German ambassador, former president seek release of convicted killer Jens Soering

ALBEMARLE COUNTY, Va. (WRIC) — The push to free convicted killer Jens Soering continued as the Virginia Parole Board held a hearing for him Tuesday.

Germany’s ambassador Peter Wittig and its former president Christian Wulff were among those asking the board to let Soering return to Germany.

For decades Soering has claimed his innocence after being convicted of brutally murdering his girlfriend Elizabeth Haysom’s parents in Lynchburg in 1985. Soering, the son of a German diplomat, says he made a false confession. Authorities maintain they have the right man, but in the past few months, independent investigations by former police officers, detectives, and DNA experts have claimed Soering is innocent.

“I think the case today is so strong that with the evidence that we have Jens Soering would never have even been charged with murders, let alone been tried, let alone been convicted,” said Soering’s attorney Steven Rosenfield.

Rosenfield has been representing Soering for the past seven years, working to get him freed. Tuesday he got some serious back-up as Germany’s ambassador, along with its former president, attended a parole board hearing for Soering.

“Never before in the history of the German embassy has an ambassador been present at a parole hearing,” said Rosenfield.

“We are deeply convinced of the innocence of Jens Soering,” said Wittig.

Ambassador Wittig says they believe DNA evidence exonerates Soering. They’re asking the parole board to return him to German custody.

“We would assume full responsibility for his future in Germany,” said Wittig.
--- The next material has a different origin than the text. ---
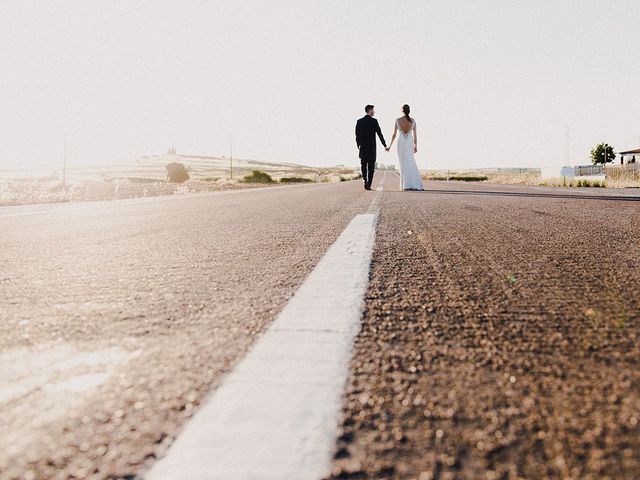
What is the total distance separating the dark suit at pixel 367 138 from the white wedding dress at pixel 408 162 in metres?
0.48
It’s a request that’s been repeatedly denied in the past, but Rosenfield believes their case is just getting stronger. As for Soering himself, Rosenfield says he’s hopeful.

“It’s a precious commodity, this notion of hope, but fortunately Jens has it, and that’s probably what’s most important,” said Rosenfield.

In addition to seeking parole Soering’s attorney has asked the governor for a pardon. The governor’s office says they have reviewed Soering’s case but have yet to investigate his latest petition, as they do so in the order that the requests are received.